THE NEWS & OBSERVER: NC Gov. Cooper vetoes Read To Achieve bill, calling the program an expensive failure
Gov. Roy Cooper called the Read The Achieve program ineffective, costly and a failure on Friday as he vetoed a bill some legislators said would fix it. State lawmakers had passed the Excellent Public Schools Act of 2019, which includes changes to address shortcomings in a program designed to get North Carolina’s children reading at grade level by the end of third-grade. Despite spending at least $150 million since 2012, the state has seen reading scores in third grade decline.


NORTH CAROLINA HEALTH NEWS: Legislative funding proposal needed to facilitate Medicaid changeover
In order for Medicaid to shift to managed care later this year, the General Assembly needs to pass legislation and fund it. But the proposal contains a poison pill for the Department of Health and Human Services.

WRAL: Small business insurance bill becomes law over governor’s objections
Senate Bill 86, which would allow small businesses, real estate agents and others with statewide trade groups to work together to set up health insurance plans, became law Sunday without the signature of Gov. Roy Cooper. 


THE CHARLOTTE OBSERVER: 5 million NC taxpayers could get tax refunds this fall if bill passes
The state’s $900 million budget surplus should be partly returned to taxpayers, General Assembly leaders said Wednesday before releasing a proposal they have drafted to give out income-tax refunds this fall to millions of North Carolina taxpayers.

THE LAURINBURG EXCHANGE: Divided elections boards OKs voting machines, including touch-screens
More than two hours into a long-anticipated meeting, audible moans swept the packed room where the State Board of Elections authorized several voting technologies for the 2020 election — including an updated version of controversial touch-screen devices. In a 3-2 decision, the board approved Election Systems & Software, followed by unanimous approval of two other companies, Hart InterCivic and Clear Ballot.


ABC NEWS: Last remaining US House race of 2018 a 1st test for the GOP ahead of 2020
The last U.S. House contest of 2018 and the first congressional test ahead of 2020 sits in North Carolina, where a re-do election in the state’s 9th Congressional District is teeing up a tough battle between Republicans, who are defending a district that President Donald Trump carried by 12 points in 2016, and Democrats hope will extend their 2018 rout by one.

THE WALL STREET JOURNAL: North Carolina Governor Vetoes Bill Requiring Sheriffs to Cooperate with ICE
North Carolina Gov. Roy Cooper vetoed a bill that would require sheriffs to cooperate with federal immigration authorities, the latest clash over an issue that has triggered fierce debate nationally. Under the measure, law-enforcement officers would be obligated to comply with requests by Immigration and Customs Enforcement to hold illegal immigrants subject to deportation until agents can pick them up. 

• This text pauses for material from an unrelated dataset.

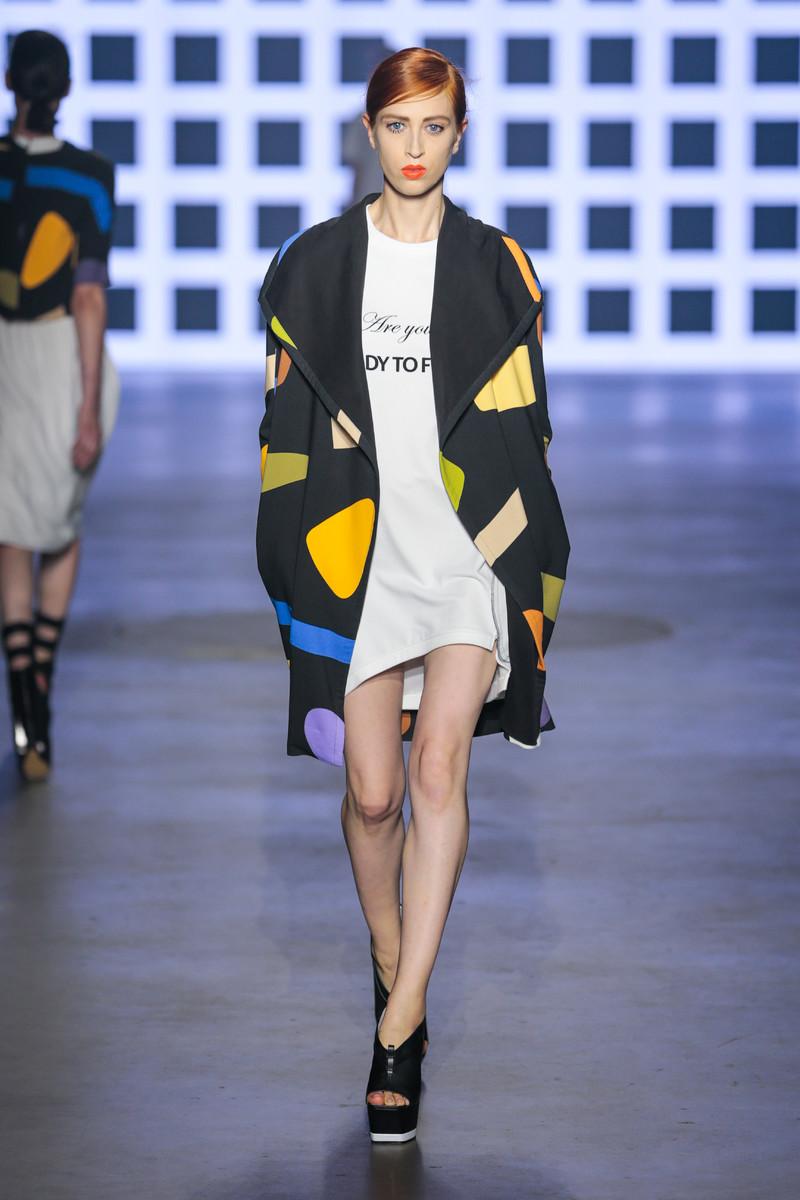 Zeeman amsterdam fashion week reacties Zeeman stunt op Fashion Week - Adformatie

THE WASHINGTON POST: Phone companies, state attorneys general announce broad campaign to fight robocalls
Twelve of the country’s largest telephone companies on Thursday pledged to implement new technology to spot and block robocalls, part of an agreement brokered between the industry and 51 attorneys general to combat the growing telecom scourge.

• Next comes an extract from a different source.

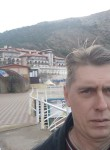 Roman Chmykhalov, 43  , Belogorsk (Krym)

THE NEWS & OBSERVER: Environmentalists drop objection to NC 540, after NCDOT agrees to concessions
The environmental groups that sued to try to stop a $2.24 billion, six-lane highway across southern Wake County have agreed to drop their lawsuit in exchange for several concessions from the N.C. Department of Transportation. The settlement clears the way for the final 28.4-mile segment of N.C. 540 to be completed from Holly Springs to Knightdale. Also known as the Triangle Expressway, the toll road is expected to be built in stages over the next decade.